Training was done using a custom training script based off the diffusers library. I used a custom training script so that I could fully understand all the inner mechanics and implement any tweaks I wanted. Plus I had my training scripts from SD1.5 training, so it wasn't a huge leap. The downside is that a lot of time had to be spent debugging subtle issues that cropped up after several bugged runs. Those are all expensive mistakes. But, for me, mistakes are the cost of learning.
I think the training prompts are really important to the performance of the final model in actual usage. The custom Dataset class is responsible for doing a lot of heavy lifting when it comes to generating the training prompts. People prompt with everything from short prompts to long prompts, to prompts with all kinds of commas, underscores, typos, etc.
I pulled a large sample of AI images that included prompts to analyze the statistics of typical user prompts. The distribution of prompts followed a mostly normal distribution, with a mean of 32 tags and a std of 19.8. So my Dataset class reflects this. For every training sample, it picks a random integer in this distribution to determine how many tags it should use for this training sample. It shuffles the tags on the image and then truncates them to that number.
This means that during training the model sees everything from just "1girl" to a huge 224 token prompt! And thus, hopefully, learns to fill in the details for the user.
Certain tags, like watermark, are given priority and always included if present, so the model learns those tags strongly.
The tag alias list from danbooru is used to randomly mutate tags to synonyms so that bigASP understands all the different ways people might refer to a concept. Hopefully.
And, of course, the score tags. Just like Pony XL, bigASP encodes the score of a training sample as a range of tags of the form "score_X" and "score_X_up". However, to avoid the issues Pony XL ran into, only a random number of score tags are included in the training prompt. That way the model doesn't require "score_8, score_7, score_6," etc in the prompt to work correctly. It's already used to just a single, or a couple score tags being present.

**Given instruction a**
Revise the entries from the line containing "What is the" through the end of the entries, inclusive, replacing "distance" with "separation" and leaving everything else unchanged.

**Data extract**
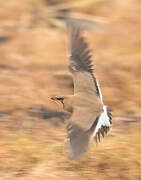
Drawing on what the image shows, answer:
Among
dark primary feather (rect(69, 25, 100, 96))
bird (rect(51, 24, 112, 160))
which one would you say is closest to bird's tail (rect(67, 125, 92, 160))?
bird (rect(51, 24, 112, 160))

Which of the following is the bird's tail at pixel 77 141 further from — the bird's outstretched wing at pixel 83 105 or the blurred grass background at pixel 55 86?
the blurred grass background at pixel 55 86

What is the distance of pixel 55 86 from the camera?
782cm

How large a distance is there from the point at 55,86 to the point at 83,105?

**Given instruction b**
According to the passage on training bigASP, is each statement true? Answer yes or no, and quote the deciding words. (i) The sampled user prompts had a mean of 32 tags. (ii) Watermark tags are left out of training prompts. (iii) Every training prompt includes all of the score tags.

**Answer a**
What is the separation of pixel 55 86 from the camera?
782cm

How large a separation is there from the point at 55,86 to the point at 83,105?

**Answer b**
(i) Yes: "with a mean of 32 tags and a std of 19.8"
(ii) No: "Certain tags, like watermark, are given priority and always included if present"
(iii) No: "only a random number of score tags are included in the training prompt"